Retrieve Blast Top-Hit
This feature allows retrieving the sequence information of Top Blast Hits from an OmicsBox project to improve the annotation of a dataset.
A possible use case scenario would be a so-called "Double-Blast'': The blast results of a first-run are used to replace the sequence data for a second run against a different set of query sequences. Imagine an RNA-seq data-set with a high percentage of sequences without any alignments against a protein database (e.g. blastx against NR). This feature could be used to select and extract the sequences without hits (red ones) into a new project. These sequences could be basted first against a set of EST sequences. The initial unaligned sequences are now replaced with the ESTs.
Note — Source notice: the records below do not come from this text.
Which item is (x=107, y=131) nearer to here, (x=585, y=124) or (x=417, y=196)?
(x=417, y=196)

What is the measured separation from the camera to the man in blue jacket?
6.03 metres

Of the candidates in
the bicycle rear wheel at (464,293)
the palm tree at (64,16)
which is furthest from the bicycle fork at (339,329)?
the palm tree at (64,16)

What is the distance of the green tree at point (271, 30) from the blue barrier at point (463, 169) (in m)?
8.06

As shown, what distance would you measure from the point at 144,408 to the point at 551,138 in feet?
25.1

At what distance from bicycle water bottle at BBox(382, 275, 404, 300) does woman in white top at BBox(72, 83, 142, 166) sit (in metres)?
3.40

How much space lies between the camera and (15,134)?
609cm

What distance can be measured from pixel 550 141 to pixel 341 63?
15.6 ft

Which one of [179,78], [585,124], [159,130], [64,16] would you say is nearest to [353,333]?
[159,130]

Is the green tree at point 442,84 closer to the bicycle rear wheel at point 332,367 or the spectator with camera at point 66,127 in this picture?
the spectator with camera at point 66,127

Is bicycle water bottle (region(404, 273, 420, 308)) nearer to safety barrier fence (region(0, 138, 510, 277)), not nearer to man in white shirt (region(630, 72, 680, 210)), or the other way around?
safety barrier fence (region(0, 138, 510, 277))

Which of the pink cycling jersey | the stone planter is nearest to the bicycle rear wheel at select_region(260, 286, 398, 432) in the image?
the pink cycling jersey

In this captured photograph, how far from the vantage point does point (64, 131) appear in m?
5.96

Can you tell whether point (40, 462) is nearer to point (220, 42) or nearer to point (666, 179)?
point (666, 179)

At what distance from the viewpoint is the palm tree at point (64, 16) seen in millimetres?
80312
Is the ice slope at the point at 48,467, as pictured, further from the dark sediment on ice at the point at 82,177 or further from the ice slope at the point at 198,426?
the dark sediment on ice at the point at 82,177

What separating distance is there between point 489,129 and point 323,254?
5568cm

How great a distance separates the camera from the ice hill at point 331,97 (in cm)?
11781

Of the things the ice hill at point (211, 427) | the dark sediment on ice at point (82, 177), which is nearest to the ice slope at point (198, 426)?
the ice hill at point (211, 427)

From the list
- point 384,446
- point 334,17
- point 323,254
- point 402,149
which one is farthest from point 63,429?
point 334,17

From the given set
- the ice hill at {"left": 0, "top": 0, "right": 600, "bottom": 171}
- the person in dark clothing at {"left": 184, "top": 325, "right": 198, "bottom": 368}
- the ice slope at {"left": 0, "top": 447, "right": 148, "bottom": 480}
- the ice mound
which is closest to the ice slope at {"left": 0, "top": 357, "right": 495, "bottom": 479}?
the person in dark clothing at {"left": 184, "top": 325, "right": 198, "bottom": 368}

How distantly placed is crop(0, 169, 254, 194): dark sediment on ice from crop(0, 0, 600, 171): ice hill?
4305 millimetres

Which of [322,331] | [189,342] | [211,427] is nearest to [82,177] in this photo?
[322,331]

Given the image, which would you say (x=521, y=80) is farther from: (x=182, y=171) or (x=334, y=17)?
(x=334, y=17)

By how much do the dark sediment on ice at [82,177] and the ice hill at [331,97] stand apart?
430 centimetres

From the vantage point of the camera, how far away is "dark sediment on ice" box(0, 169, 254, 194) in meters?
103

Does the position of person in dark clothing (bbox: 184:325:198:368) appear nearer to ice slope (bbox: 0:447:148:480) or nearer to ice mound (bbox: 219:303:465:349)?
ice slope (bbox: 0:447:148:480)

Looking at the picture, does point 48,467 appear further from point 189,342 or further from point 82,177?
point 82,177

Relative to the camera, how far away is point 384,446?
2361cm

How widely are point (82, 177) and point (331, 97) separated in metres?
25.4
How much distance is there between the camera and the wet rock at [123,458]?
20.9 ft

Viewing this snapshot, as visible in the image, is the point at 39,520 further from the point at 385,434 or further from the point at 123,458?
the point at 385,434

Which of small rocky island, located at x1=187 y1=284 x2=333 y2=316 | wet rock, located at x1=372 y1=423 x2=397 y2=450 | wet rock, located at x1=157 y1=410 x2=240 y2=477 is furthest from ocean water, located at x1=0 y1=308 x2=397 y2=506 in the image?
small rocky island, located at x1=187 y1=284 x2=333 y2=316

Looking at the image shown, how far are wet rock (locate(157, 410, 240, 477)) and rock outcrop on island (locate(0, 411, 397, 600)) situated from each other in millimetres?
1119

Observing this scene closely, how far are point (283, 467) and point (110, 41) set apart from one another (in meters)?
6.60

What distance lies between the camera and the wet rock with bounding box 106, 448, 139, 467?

Now the initial blastx search is repeated against the protein database.
Run Retrieve Blast Top-Hit
It can be found under functional analysis → Blast → Retrieve Blast Top-Hit.
Data can be obtained from the NCBI, Ensembl or Uniprot web services and stored in a new project or replace the existing IDs/sequences (figure 1).
Filters Applied to Top-Hit: For each Top-Hit (first significant alignment from an already performed BLAST), apply the filters (bottom part of the dialog) and search them in the corresponding database (online).
Figure 1: Retrieve Blast Top-Hit Dialog.
Depending on the configuration a new project will be generated or the current one will be changed.